With Nigeria’s increasing economic crisis, experts have leveled different possible solutions that can be accrued to salvage the situation. In an interview with Dr. Andrew Nevin, the Chief Economist and Country Manager of PricewaterhouseCoopers spoke on some of the necessary paradigms for curbing Nigeria’s near-collapse economy. On the recent World Bank claim as regards the continued price hike catalyzing a global recession and its effects on Nigeria’s economy, Dr. Andrew stated that while the global recession could be as a result of various reasons such as the demographic of a declining population outside Africa, he noted that focus must be placed on the fundamentals that can improve Nigeria’s economy.
On the biggest drive of inflation in the country, he regarded inflation as a tremendous concern all over the world, particularly in Nigeria, where food inflation was rampant. He asserted that approximately 50 percent of the country’s population was spending 50 percent of their incomes on food and as such, he indicated that this inflation had a negative effect on the bottom of the social pyramid. He added that the main problem causing this food inflation was revolved around the security situation that ravaging the country. He then stated that Nigeria’s focus should be on curbing insecurity and protecting Agricultural production from this menace.
Harsh economic ambience, reason for lack of investment in Nigeria.
Dr. Andrew also commented on the increased lending rate by the Monetary Policy Committee. He indicated that the increase in the benchmark rate by 150 points was an inevitable phenomenon and while Nigeria’s economy operated on little borrowing, he agreed that this increase would have immense effect on potential borrowers. He also pointed out that the 20 percent GDP to bank asset for borrowing had also obviously had an effect on government deficit. He added that while the Central Bank of Nigeria was in the right path with its process of increasing the interest rates, the policy would not have an effect on the economy or other issues.

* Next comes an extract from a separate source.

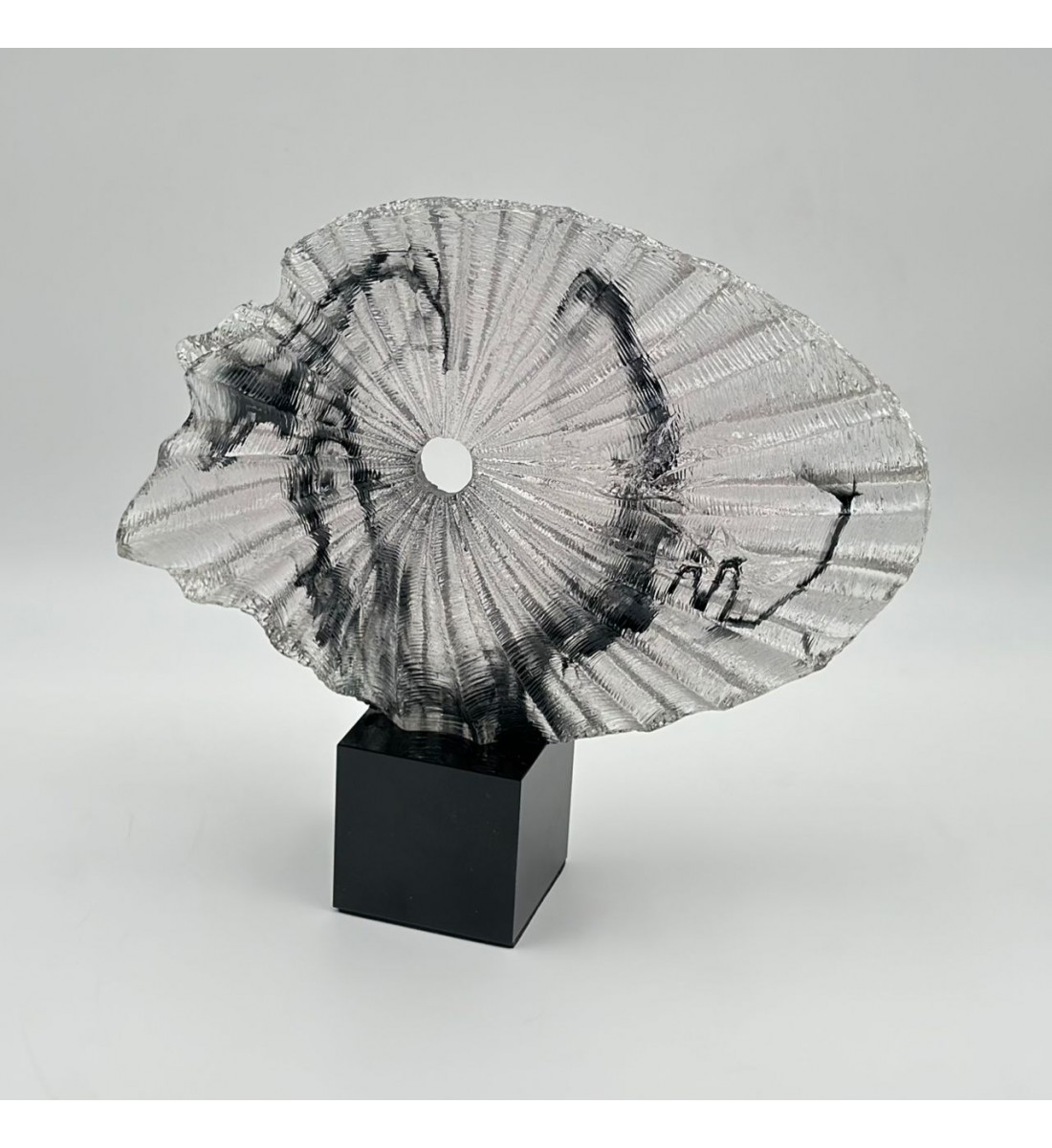 تحفه فنيه لديكور منزلك بتصميم مميز 27×30×7سم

The feasibility of the Federal Government’s plan to enhance the country’s economic outlook by its N298.3 trillion capital investment from the private sector, he first indicated that it was a progress that the federal government had recognized the importance of private capital. He however stated that with a harsh economic ambience, no one would be willing to invest in the country. On whether there was an existing alternative, Dr. Andrew noted that there was no tithed alternative than improving the environment to accommodate business investments. He noted that Nigeria had the biggest opportunity of any country in the world to attract major investment due to its population growth and as such, the government must enhance the business ambience.
Nigeria must increase remote workers to expand digital economy.
He pointed that the economy had the potential to expand 10,20 or even 50 times over the next 30-40 years, yet there has been no significant investment. He noted that while the federal government was aware of the importance of the private sector, they must also ask themselves why these private sector sector investors, including Nigerians in Diaspora have failed to invest in the country, despite the robust opportunity. On tapping into the wealth of the digital economy, which the Organization for Economic Cooperation and Development valued at $3 trillion, Dr. Andrew Nevin indicated that Nigeria must see to an increase in remote workers.
On the economic inequality that has plagued the country which have caused a huge gap between the rich and poor classes, Dr. Andrew noted that this severe economic inequality was a global problem that the global institutions have not done enough correct this discrepancy. He said that residential housing for instance was employing skilled people which has obvious implications for the handling of human capital with education and even vocational trainings. He noted that the country must however expand residential real estates to significantly raise the income rate.
Investment in exporting services, only strategy to enhance economy.
However, on the alternatives for growing Nigeria’s revenue in case of the oil setback, he noted that the country needed to invest in exporting services, indicating that this was the only strategy feasible for Nigeria. He pointed out that his company was not making any projection as they were also directly affected by the economy’s situation. Andrew said that with this strategy, the economy was definitely on the path to progress. According to him, with immense support of this strategy by the government, as well as the support for digital economy, the economy would witness a 6-8 percent growth.